**Selected excerpt**
※ ※ ※

ALTHOUGH KERMIT Gosnell was tried for more than 250 crimes, the most serious counts he faced were for the first-degree murders of four babies (he was convicted of three) and the third-degree murder of patient Karnamaya Mongar (he was instead found guilty of involuntary manslaughter in Mongar's death).
The jury yesterday found Gosnell not guilty of murder in the death of Baby E, and the judge dismissed murder charges regarding Babies B, F and G after the prosecution rested last month.
* Baby A was born to a 17-year-old mother who was nearly 30 weeks pregnant. "He was breathing and moving when Dr. Gosnell severed his spine and put the body in a plastic shoebox for disposal," according to the grand-jury report that led to Gosnell's arrest. "The doctor joked that this baby was so big, he could 'walk me to the bus stop.' "
* Baby C was moving and breathing for 20 minutes before clinic worker Lynda Williams cut its spinal cord, former clinic employee Kareema Cross testified during the trial.

※ ※ ※

**Data extract**
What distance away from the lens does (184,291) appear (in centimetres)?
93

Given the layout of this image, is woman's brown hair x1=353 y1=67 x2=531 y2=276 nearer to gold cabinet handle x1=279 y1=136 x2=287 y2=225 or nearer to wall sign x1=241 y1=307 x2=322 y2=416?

※ ※ ※

**Tasks to carry out**
A – Answer these questions about the text on the Kermit Gosnell trial, one line each:
(i) Of the four babies whose deaths led to first-degree murder counts, in how many was Gosnell convicted?
(ii) In the death of which baby did the jury find Gosnell not guilty of murder?
(iii) According to Kareema Cross's testimony, for how long was Baby C moving and breathing before its spinal cord was cut?
B – Write the next part of the text on the Kermit Gosnell trial, starting right after its last sentence.

**Per-task answers**
A –
(i) Three.
(ii) Baby E.
(iii) 20 minutes.

B –
* Baby D, Cross told the court, was delivered in a toilet. The baby was 10 to 15 inches long, had a head the size of a "pancake" and appeared to be swimming in the toilet before clinic worker Adrienne Moton pulled it out and cut its neck, said Cross.
* Baby E made a sound similar to a cry before Gosnell slit the back of its neck, said Ashley Baldwin, another former clinic employee.
* Mongar, 41, was a wife, a mother of three and a grandmother who went to Gosnell's clinic for an abortion because her family could not afford another child. The Bhutan native had spent 20 years in a Nepal refugee camp before coming to the U.S. in July 2009.
She went into cardiac arrest during her Nov. 19, 2009, procedure after clinic workers gave her an overdose of the pain medication Demerol. She died the next day at the Hospital of the University of Pennsylvania.